Ce mouvement organisé, a toutes les apparences des « révolutions de
couleur[1] »
organisées par des intérêts américains dans de nombreux pays. Ce que certains
appellent « regime change ». Selon des informations sérieuses, M.
Soros ne serait pas étranger à cela. On peut imaginer que, dans ce cas
particulier l’USAID, elle, n’apporte pas ses financements…
Mais les méthodes sont les mêmes. On met en cause, par tous
les moyens, la légitimité de celui qui a été élu. Pour cela tout est bon. L’inévitable
responsabilité russe pour commencer.
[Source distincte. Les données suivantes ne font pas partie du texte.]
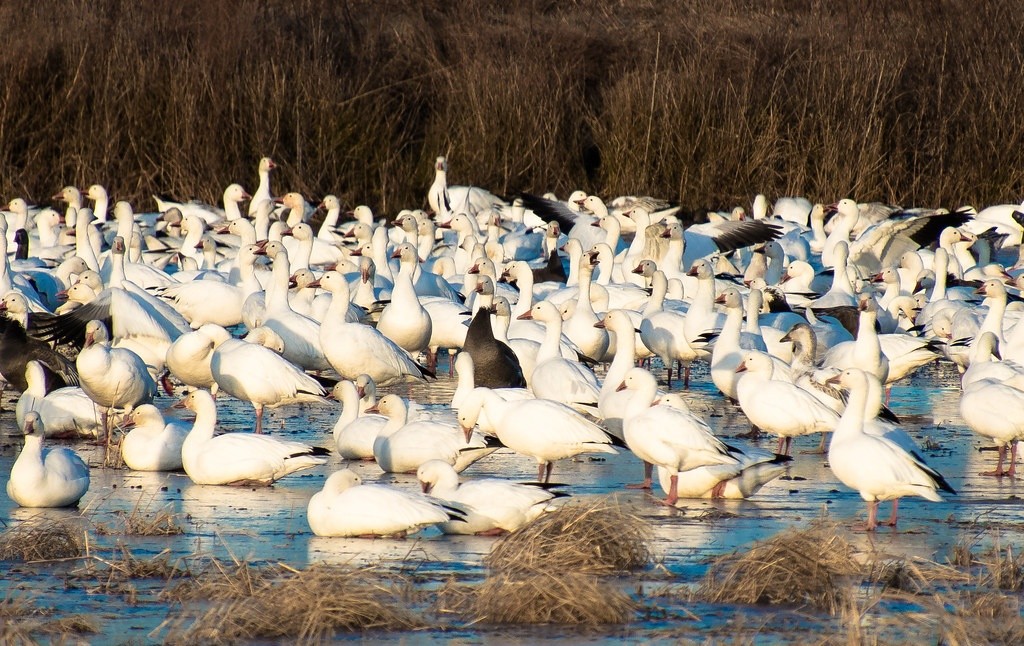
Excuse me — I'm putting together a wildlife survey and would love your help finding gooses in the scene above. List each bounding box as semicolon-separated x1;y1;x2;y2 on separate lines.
0;155;1024;538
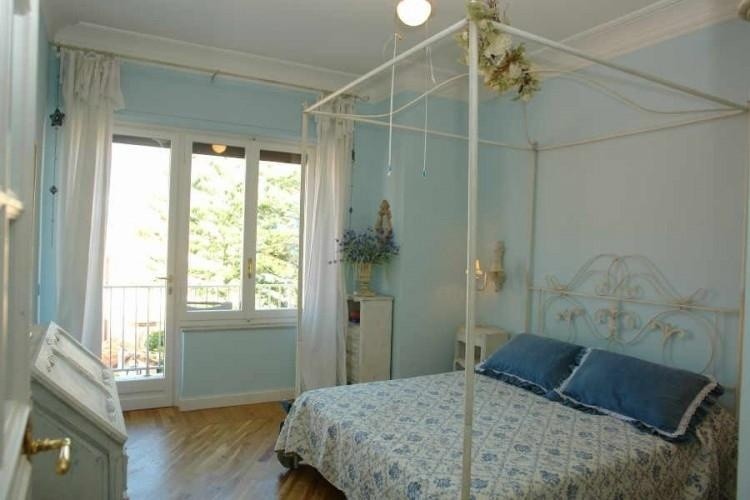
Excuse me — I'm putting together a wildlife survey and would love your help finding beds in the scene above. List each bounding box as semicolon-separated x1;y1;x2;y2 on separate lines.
275;15;749;500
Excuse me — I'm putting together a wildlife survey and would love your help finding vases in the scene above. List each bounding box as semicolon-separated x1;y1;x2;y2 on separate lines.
352;263;375;297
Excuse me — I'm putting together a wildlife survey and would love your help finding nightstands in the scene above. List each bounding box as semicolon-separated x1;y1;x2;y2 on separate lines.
454;326;509;370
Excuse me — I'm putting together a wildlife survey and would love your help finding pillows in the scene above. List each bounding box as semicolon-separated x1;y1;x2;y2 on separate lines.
475;333;585;395
550;346;726;448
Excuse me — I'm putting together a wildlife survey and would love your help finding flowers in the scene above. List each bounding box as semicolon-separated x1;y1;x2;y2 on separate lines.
326;229;401;265
463;0;540;101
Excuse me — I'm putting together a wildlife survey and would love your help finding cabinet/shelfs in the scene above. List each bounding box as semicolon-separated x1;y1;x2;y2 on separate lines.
345;293;394;384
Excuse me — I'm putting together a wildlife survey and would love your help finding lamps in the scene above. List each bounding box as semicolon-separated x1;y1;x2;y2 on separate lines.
212;145;227;154
465;241;506;293
396;0;432;27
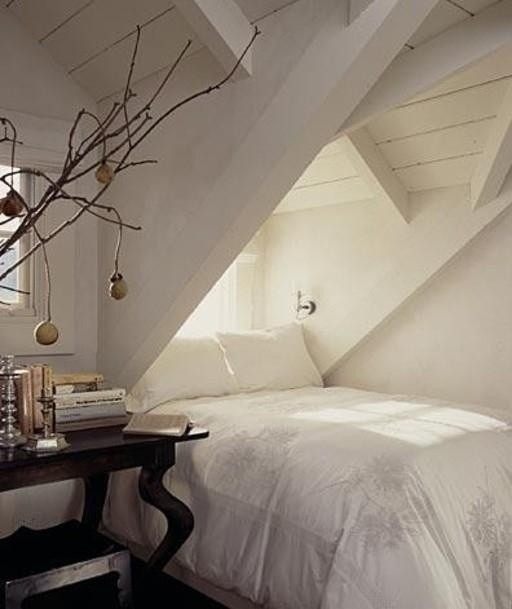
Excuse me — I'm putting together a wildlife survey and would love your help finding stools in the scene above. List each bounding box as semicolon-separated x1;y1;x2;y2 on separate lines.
0;519;134;608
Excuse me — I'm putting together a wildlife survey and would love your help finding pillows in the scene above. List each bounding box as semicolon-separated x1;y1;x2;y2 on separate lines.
124;323;323;413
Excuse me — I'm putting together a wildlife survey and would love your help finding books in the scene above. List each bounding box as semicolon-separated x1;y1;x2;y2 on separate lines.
0;361;129;435
122;413;196;438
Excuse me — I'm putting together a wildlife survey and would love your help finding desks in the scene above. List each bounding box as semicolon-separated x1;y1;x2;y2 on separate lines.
0;410;210;609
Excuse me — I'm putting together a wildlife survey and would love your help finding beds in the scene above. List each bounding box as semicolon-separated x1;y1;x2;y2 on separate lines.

Il est étonnant d’ailleurs de constater la
« puissance » d’un pays que Barack Obama qualifiait quelques semaines
avant de « puissance régionale ». Ce serait donc la Russie qui aurait
fait élire Donald Trump ? L’aveu d’impuissance implicite qui sous-tend cet
argument prête à sourire.
Deuxième étape, et cela on l’a vu dans de nombreux pays d’Amérique
du Sud, en Yougoslavie, en Géorgie ou en Ukraine, saper la légitimité des élus
en détournant leurs intentions politiques. Il est très curieux, vue de France, de
constater la « peur » des femmes américaines face au nouveau
président, et les manifestations qui s’en suivent. Des manifestations si bien
organisées jusque dans les détails.
Tu parles des manifestations aux aéroports contre le « muslim
ban ». Si je ne me trompe pas, le titre de l’« executive order »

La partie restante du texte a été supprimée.